On Tuesday (21 February), the 29-year-old Bollywood actor re-posted a screenshot of the photographs allegedly purchased by Times of India, which showed her sitting in her living room, unaware that she is being photographed from a nearby building.
Bhatt tagged the Mumbai Police in her post and asked them to take action against the concerned media house as it “crossed all boundaries”.
“Are you kidding me?” Bhatt wrote on Instagram. “I was at my house having a perfectly normal afternoon sitting in my living room when I felt something watching me.

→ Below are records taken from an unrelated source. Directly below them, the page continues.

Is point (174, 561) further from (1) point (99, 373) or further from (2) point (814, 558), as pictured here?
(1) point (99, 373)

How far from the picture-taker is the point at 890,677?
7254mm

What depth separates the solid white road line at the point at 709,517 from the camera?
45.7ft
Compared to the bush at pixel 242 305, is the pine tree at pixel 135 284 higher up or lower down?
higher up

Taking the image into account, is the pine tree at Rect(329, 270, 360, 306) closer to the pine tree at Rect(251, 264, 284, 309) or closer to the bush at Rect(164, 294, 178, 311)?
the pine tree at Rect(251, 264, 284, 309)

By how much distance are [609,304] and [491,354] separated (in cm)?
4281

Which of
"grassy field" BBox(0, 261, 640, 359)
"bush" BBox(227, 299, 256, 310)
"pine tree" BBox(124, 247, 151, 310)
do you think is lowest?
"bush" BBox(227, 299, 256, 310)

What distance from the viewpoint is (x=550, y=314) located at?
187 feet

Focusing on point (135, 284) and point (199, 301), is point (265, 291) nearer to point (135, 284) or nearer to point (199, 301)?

“I looked up and saw two men on the terrace of my neighbouring building with a camera right at me!” she added. “In what world is this ok and allowed? This is a gross invasion of someone’s privacy. There’s a line you just cannot cross and it’s safe to say all lines were crossed today.”
Bhatt has received support from fans and friends on the matter.
“Absolutely shameless,” Bollywood actor Arjun Kapoor wrote on Instagram. “This is crossing all limits if a woman isn’t feeling safe in her own home, forget if she’s a public figure or not for a second.
“Any sane person who takes photographs of public figures for a living needs to know that this pathetic conduct, and these are people in the media we have trusted and shown implicit faith in believing they are here to do a job, not to make women feel unsafe or invade one’s privacy.
“This is nothing short of stalking, @mumbaipolice.”
Actor Anushka Sharma added: “This is not the first time [TOI] is doing this.
“About two years ago we called them out for the same reason. You’d think it would have made them more respectful of people’s space and privacy.”
Sharma added that the accused outlet was “also the only guys posting photos” of her and Virat Kohli’s “daughter despite repeated requests”.
Bollywood star Janhvi Kapoor also shared how she faced a similar situation.
She wrote on her Instagram stories: “This is disgustingly intrusive. This publication has repeatedly done things like this. Including, despite my continuous requests, photographed me unaware; inside the gym I go to while working out through the glass door.
“In a space that is supposed to be private, where one does not anticipate to get photographed.
“I understand showing up to places, and in plain sight doing your job. Where there is a mutual understanding of the job of the photographers, and the job and requirements of being a public figure. This stealthiness, zooming into someone’s private space without their consent or even awareness and calling it exclusive as if it’s a journalistic accomplishment is far from it [sic].”
In India, the protection of a celebrity’s interests is possible under trademark and copyright legislations.
The Trademarks Act of 1999 and the Copyright Act of 1957 both contain provisions relating to the right to publicity, and India now recognises the right to privacy as a fundamental right.
In the UK, under the Act 8 everyone has the right to respect for their private and family life, home and correspondence. Celebrities and private individuals are protected from being photographed without their permission in a location where they have a reasonable expectation of privacy.